Not sure how to function at this moment. The strong cologne to my left and the woman yapping on her phone to my right. Yet I can’t move because I need the outlet.
It’s upsetting.
I have been anticipating this outing all day. This sacred time. Alone. Blah! Nothing is ever perfect, particularly when you’re a glass half empty kind of gal. I confess. A more optimistic person might perceive the beauty of the fragrance, the loveliness of her voice.
I’m just pissed.
I wrestle with this aspect of myself. I wrestle with lots of things these days. Who I am. Who I’m not. It’s exhausting.
In my next life, I will be (i) less analytical (ii) an adventurer and lover of extreme sports, for example, ultimate fighting (iii) extremely positive.
Oh yeah, remember that post about Elsie being in this new easy going, relaxin’ all cool (to quote the Fresh Prince) space? Yes, but. True in the daylight. Not true in the nightlight. She appears to save up all her angst to be released in one encyclopedic lament just as we lay her in her crib.
In my next life, I will (i) wait to have children (just kidding, no I’m not, yes I am) (ii) be of one mind about everything for the sake of ease, including how we put our child to bed (iii) be more grateful (fine, i could start now).
What will you be in your next life? Just wondering. Don’t think too hard. It’s dangerous. Trust me.








6 Comments
Trust me, it is impossible to be “of one mind about everything.” In fact, if you were, you would be, by definition, simple-minded. We’re always at least of two minds. That’s what I think.
You make an excellent point, GB, and I love you for it. I feel like I should write a musical number with the refrain, “It’s okay to be me.” Or does that already exist?
in my next life i will be
i) less fickle, in all aspects. living situations. men. careers. hairstyles.
ii) a singer. i will have a beautiful singing voice and i will play guitar.
iii) be able to do thirty pushups BEFORE i’m thirty
Re: your second comment. Notice that you wrote an idea — “a musical number with the refrain ‘It’s okay to be me’” and then — whammo, a second mind: “Or does that already exist?” See — two minds, always. I prefer three, or four, or even five. I like my minds to have company.

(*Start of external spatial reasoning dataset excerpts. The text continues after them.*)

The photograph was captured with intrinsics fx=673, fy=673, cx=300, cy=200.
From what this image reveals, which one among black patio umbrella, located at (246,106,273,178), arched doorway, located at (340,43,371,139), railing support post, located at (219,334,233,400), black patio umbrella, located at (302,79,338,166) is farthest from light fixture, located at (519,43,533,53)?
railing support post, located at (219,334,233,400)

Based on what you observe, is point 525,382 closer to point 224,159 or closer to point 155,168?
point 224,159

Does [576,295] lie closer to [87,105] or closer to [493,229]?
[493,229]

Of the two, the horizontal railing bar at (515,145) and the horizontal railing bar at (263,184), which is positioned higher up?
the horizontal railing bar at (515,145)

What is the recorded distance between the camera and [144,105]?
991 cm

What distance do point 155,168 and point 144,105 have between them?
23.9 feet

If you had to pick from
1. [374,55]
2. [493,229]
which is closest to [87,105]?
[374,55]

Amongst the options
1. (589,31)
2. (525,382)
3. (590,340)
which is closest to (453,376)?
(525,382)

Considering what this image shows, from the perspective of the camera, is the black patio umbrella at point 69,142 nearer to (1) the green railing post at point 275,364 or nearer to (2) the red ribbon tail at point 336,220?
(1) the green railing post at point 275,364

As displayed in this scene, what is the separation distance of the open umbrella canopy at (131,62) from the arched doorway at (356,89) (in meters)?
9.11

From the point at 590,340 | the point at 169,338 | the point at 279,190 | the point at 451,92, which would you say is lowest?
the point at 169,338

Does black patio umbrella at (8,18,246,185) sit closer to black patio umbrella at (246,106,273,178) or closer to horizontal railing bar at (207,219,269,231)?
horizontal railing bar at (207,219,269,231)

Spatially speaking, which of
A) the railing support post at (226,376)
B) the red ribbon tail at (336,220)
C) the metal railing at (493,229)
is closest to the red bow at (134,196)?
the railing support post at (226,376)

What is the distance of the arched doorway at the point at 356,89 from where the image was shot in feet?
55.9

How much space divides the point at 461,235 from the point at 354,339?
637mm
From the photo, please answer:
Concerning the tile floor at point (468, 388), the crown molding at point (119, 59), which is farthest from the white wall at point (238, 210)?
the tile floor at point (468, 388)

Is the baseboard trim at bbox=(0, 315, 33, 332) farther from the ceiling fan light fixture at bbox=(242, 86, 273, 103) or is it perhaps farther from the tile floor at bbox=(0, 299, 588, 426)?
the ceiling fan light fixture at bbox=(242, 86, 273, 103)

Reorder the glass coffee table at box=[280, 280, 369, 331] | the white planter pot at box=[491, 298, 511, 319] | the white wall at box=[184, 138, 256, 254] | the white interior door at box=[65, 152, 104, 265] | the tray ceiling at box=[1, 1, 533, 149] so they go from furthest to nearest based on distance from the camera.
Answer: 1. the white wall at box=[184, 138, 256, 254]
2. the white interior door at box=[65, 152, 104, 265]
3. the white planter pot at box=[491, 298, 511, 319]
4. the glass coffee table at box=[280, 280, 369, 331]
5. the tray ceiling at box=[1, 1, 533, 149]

And we all think there would have been a better time to have a baby. Because it is SO HARD. It’s okay to think that. Babies always invite multiple minds. That’s why mothers are kinda nutty. In a good way. Mostly.
My second mind — you probably already knew you had put two minds in #2. In fact, you were probably being subtly humorous and I was just being annoyingly pedantic.
love,
your instruction is delightful! keep your gems flowing my way.